The problem really lies in the size of the cup. When Commons workers examine the cups that come in through the conveyor belt, they consistently find that more liquid is left in the larger paper cups than in the smaller plastic cups. This presents another problem. While Commons workers know to drain the liquid left in the cup before disposing of the cup, the busy Bates student tends to struggle with this concept.

Properly disposing the cup and the liquid within that cup is an equally pressing issue in addition to the liquid waste problem. More often than not, liquid remnants end up in trashcans and recycling bins rather than in sinks and drains. If you leave liquid in the cup before recycling it, the liquid contaminates the whole bin and deems all of the cups in that bin unusable for recycling. When energy is expended in order to recycle a larger cup, that’s one issue. When even more energy is expended in order to create those larger cups from scratch because of recycling bin contamination from liquid remnants in that large cup itself, the issue of the larger cup becomes even more pertinent.

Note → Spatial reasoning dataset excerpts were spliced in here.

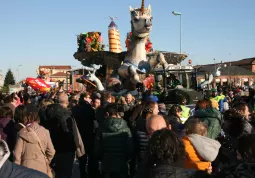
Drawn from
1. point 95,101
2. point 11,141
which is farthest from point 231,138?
point 95,101

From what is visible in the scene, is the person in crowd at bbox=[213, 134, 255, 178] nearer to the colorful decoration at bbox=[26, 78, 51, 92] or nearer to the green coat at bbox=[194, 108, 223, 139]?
the green coat at bbox=[194, 108, 223, 139]

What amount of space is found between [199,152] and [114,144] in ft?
6.40

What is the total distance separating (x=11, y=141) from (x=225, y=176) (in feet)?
11.7

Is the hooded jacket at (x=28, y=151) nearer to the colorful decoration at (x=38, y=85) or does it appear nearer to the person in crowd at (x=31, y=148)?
the person in crowd at (x=31, y=148)

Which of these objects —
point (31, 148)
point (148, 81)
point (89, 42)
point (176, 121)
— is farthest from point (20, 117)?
point (89, 42)

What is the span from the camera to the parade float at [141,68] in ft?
54.7

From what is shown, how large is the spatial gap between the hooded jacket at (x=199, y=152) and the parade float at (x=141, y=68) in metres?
9.61

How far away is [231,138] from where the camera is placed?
4.45 meters

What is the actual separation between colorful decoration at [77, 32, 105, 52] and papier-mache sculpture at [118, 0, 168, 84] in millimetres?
15223

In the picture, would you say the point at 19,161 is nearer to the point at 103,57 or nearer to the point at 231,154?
the point at 231,154

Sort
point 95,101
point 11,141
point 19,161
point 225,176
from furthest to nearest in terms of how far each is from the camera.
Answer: point 95,101 < point 11,141 < point 19,161 < point 225,176

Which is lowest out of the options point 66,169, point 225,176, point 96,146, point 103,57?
point 66,169

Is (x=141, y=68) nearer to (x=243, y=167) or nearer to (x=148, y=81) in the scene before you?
(x=148, y=81)

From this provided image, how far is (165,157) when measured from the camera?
9.78 feet
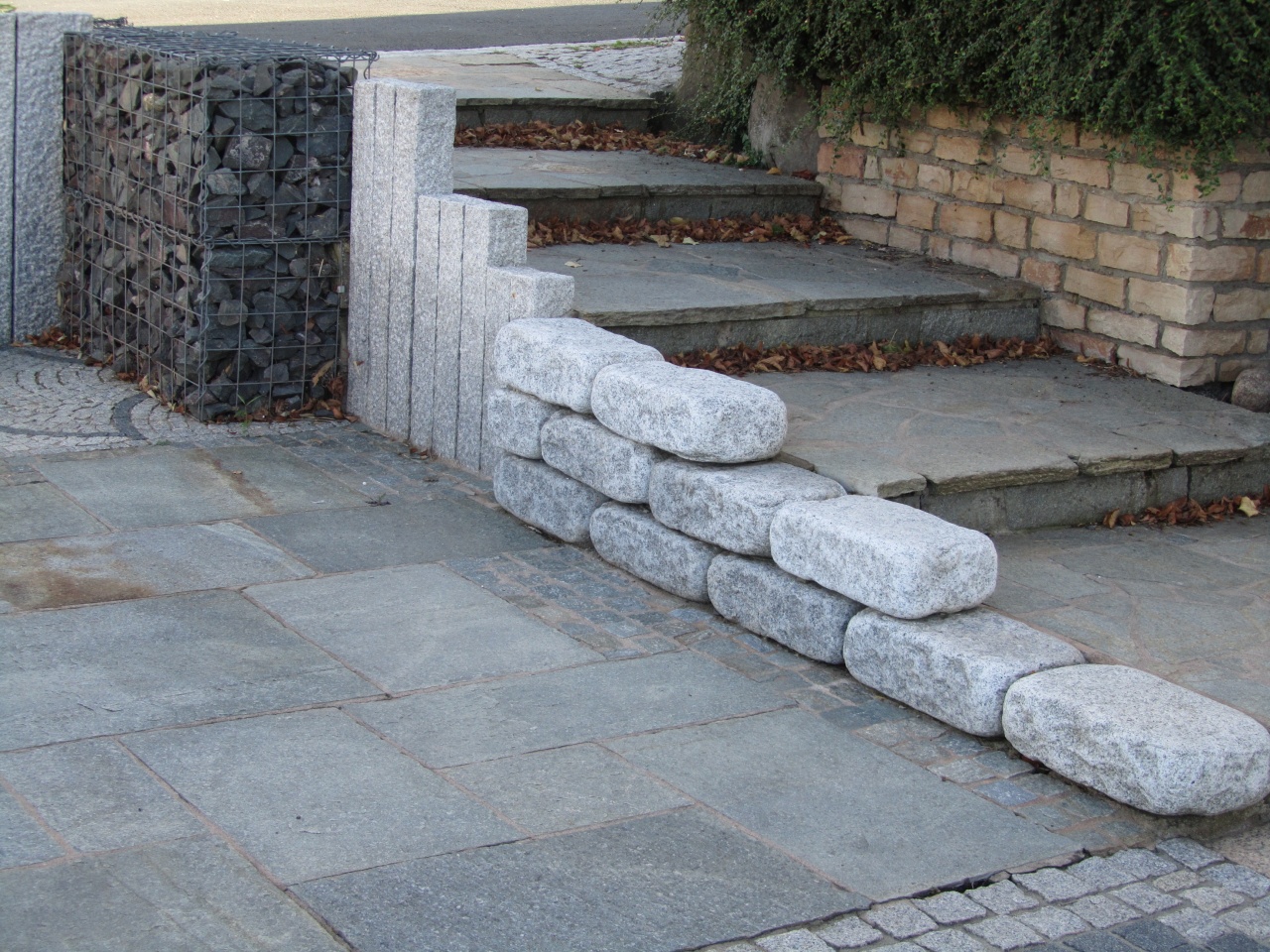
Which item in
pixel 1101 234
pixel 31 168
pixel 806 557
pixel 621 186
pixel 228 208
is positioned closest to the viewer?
pixel 806 557

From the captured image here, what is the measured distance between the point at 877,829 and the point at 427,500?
2.90 m

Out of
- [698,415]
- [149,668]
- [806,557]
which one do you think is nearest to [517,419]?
[698,415]

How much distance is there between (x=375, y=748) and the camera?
4.17m

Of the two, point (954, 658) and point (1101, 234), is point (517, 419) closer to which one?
point (954, 658)

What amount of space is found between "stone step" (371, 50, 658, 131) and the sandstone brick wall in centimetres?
252

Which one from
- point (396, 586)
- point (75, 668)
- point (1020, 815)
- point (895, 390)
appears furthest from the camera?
point (895, 390)

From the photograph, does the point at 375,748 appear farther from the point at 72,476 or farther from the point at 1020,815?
the point at 72,476

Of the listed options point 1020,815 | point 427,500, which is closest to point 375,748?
point 1020,815

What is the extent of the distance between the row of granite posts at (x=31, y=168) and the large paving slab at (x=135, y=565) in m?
3.11

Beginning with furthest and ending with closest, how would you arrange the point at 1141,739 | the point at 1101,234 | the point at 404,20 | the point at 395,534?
the point at 404,20, the point at 1101,234, the point at 395,534, the point at 1141,739

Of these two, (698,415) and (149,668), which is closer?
(149,668)

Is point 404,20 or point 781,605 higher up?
point 404,20

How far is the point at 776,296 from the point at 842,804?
3.57 meters

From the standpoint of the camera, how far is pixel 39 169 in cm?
812
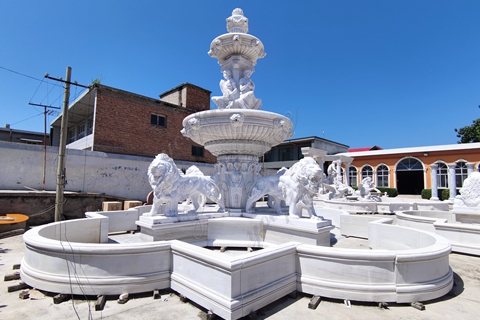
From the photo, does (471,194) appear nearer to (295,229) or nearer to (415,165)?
(295,229)

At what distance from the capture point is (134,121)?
1549 centimetres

The other consideration is that liquid in trash and recycling bins makes an unpleasant job that much worse for the staff who have to deal with it. At an individual level, the best way to solve this problem is to take the amount that you will actually drink, finish your drink (and if you cannot, drain it), and then recycle it. At a school-wide level, the solution to this problem lies in the smaller cup and the Bates Mug Program.

While numerous solutions to this problem have been proposed to Commons, such as incorporating multiple cup sizes, ceramic mugs that stay in Commons, and an even larger transparent plastic cup, the most economically feasible and environmentally conscious solution is the switch to a 12 ounce cup and greater individual participation in the Bates Mug Program.

By switching to a smaller cup, each person is forced to take less liquid, inevitably leading to less liquid waste, fewer cases of liquid contamination in trash and recycling, and less energy and resources needed to produce the cups. Of course, if you miss those four ounces or are seriously turned off by the aesthetics of the new 12-ounce cup, you can join the Bates Mug Program.

In the Bates Mug Program, we either give you a Bates mug (the same ones from last year) with a barcode on it, or we print out a barcode for you to put on any of your reusable liquid containers. Every time you come to Commons and scan your mug (you use the barcode on the mug to sign into Commons in place of your ID), you receive points that add up and allow you to get free meals for guests or for yourself over breaks.

While the new 12-ounce cup and participation in the Mug Program may take some adjustment and effort on your part, I encourage you all to graciously adopt these trends in order to appease the Commons gods. With our combined efforts, perhaps the gods will decide to hold off on bringing Commons back to the Stone Age.